Exploration of laryngeal function in hypersensitivity conditions offers insight into the interplay of respiration, airway protective mechanisms, swallowing and voice in the presence of altered sensation. Chronic cough is thought to result from laryngeal hypersensitivity, with previous research highlighting deficits in swallowing, voice, and cough sensitivity in individuals with chronic cough. Therefore, the study presented in Chapter 8 utilised this patient group as a model of hypersensitivity in which to explore a range of laryngeal functions. A study was completed to characterise broad laryngeal function as it pertains to respiration, airway protection, swallowing and voice, using a range of outcome measures in chronic cough patients and healthy controls. Statistical analyses and conclusions were limited by an unexpectedly low sample size. Descriptive analyses indicated that chronic cough patients present with increased cough sensitivity when assessed using a citric acid aerosol, respiratory and swallowing alterations characterised by mouth breathing surrounding swallowing, and lengthening of airway closure during swallowing. This presentation likely reflects attempts to prevent overstimulation of the larynx, and supports previous observations that swallowing impairments in this population are subclinical. Measures of vocal quality and supraglottic constriction did not differ across the groups. This may be due to a lack of specificity of the measures used, but may also highlight a lack of diagnostic utility in the degree of laryngeal tension between individuals with and without voice disorders, as identified in Chapter 7.

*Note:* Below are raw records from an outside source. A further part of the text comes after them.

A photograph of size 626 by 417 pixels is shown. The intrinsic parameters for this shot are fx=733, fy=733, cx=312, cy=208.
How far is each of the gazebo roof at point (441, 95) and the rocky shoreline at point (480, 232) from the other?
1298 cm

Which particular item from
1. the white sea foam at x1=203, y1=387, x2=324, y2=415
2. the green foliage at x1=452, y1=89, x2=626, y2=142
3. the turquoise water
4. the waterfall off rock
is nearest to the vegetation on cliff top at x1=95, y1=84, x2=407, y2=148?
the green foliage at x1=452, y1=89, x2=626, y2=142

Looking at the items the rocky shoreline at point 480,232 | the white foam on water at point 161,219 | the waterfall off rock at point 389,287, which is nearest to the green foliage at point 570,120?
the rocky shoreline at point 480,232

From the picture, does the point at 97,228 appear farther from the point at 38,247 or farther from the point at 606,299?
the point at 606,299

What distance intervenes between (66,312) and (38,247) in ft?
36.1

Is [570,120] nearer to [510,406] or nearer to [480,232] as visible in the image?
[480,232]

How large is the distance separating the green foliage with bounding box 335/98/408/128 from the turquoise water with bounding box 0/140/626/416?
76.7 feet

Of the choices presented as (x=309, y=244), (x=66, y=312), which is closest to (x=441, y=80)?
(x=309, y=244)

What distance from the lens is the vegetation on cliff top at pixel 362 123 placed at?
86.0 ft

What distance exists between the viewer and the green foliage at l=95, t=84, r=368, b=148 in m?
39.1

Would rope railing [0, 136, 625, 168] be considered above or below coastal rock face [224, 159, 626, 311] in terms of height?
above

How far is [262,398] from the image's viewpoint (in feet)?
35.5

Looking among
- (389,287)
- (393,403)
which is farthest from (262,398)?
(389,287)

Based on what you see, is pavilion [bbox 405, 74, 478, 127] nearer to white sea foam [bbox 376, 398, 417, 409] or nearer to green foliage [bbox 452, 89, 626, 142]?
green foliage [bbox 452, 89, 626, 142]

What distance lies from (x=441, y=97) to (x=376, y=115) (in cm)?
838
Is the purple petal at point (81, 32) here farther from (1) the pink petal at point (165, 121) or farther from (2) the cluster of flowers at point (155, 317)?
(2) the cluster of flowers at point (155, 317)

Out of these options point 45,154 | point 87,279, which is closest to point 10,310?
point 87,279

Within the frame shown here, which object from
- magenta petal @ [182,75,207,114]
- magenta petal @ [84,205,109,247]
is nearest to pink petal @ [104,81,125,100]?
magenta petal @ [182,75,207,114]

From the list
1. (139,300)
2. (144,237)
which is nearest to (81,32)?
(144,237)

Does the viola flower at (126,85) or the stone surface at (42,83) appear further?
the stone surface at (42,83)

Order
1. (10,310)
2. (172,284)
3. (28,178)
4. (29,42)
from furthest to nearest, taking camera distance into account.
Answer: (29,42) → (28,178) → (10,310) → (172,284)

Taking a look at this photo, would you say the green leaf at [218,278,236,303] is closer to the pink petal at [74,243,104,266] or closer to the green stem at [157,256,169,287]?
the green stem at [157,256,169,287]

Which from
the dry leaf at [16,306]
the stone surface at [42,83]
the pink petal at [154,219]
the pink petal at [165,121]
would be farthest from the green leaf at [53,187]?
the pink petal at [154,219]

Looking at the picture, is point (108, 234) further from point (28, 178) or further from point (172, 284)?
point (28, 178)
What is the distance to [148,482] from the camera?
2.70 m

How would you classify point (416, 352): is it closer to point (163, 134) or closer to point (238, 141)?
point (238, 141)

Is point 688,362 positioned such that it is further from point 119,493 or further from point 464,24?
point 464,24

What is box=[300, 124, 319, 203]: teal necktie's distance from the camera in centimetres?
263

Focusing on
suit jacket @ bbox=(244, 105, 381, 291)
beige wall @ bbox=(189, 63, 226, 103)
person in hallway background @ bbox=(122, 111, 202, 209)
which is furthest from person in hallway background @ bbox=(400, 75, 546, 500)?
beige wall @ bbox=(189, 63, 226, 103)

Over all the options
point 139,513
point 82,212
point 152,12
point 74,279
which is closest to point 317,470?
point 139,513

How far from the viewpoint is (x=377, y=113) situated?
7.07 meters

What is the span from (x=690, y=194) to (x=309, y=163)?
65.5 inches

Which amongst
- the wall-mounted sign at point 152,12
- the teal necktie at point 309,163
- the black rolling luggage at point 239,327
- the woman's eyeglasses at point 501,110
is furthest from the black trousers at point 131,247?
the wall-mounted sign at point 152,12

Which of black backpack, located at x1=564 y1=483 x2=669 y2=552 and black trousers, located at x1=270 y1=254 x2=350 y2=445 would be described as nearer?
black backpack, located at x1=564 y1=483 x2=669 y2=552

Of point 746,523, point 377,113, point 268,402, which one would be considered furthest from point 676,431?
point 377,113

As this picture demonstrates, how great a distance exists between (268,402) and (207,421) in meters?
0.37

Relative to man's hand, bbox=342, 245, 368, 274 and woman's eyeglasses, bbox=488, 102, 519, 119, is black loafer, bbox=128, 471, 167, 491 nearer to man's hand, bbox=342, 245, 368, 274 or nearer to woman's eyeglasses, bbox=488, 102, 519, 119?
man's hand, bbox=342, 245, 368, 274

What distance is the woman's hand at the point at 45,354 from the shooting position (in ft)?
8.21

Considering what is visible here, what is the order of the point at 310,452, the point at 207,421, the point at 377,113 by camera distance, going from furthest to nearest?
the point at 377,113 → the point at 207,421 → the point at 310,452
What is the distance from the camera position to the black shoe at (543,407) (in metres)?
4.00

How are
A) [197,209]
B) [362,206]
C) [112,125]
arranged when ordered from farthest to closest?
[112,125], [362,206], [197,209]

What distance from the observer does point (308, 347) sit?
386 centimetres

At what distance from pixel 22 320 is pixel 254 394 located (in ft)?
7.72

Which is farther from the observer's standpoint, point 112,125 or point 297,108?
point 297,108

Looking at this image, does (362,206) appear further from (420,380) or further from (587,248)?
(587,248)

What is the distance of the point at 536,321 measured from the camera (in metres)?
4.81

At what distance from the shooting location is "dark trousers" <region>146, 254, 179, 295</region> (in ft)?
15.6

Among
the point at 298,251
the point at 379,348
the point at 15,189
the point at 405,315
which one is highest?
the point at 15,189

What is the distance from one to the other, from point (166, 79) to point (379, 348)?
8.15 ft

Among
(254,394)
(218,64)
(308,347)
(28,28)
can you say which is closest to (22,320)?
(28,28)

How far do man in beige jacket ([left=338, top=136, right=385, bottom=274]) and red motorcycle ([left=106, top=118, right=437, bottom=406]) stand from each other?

This research program has provided further support for the notion of broad dysregulation of laryngeal functions in laryngeal hypersensitivity disorders. Use of novel measures of respiratory phase patterns have highlighted the need for more sensitive measures of respiratory flow to advance understanding of swallowing physiology and RSC behaviour, particularly in those prone to mouth breathing and with laryngeal hypersensitivity. The investigations of RSC have also demonstrated the need to consider variability of respiratory phase patterns within healthy individuals. Additionally, this research has proposed a novel approach for quantifying supraglottic constriction in disordered and healthy individuals, but also further suggests that distinction between the two groups may be of little diagnostic meaning in individuals with hypersensitivity conditions.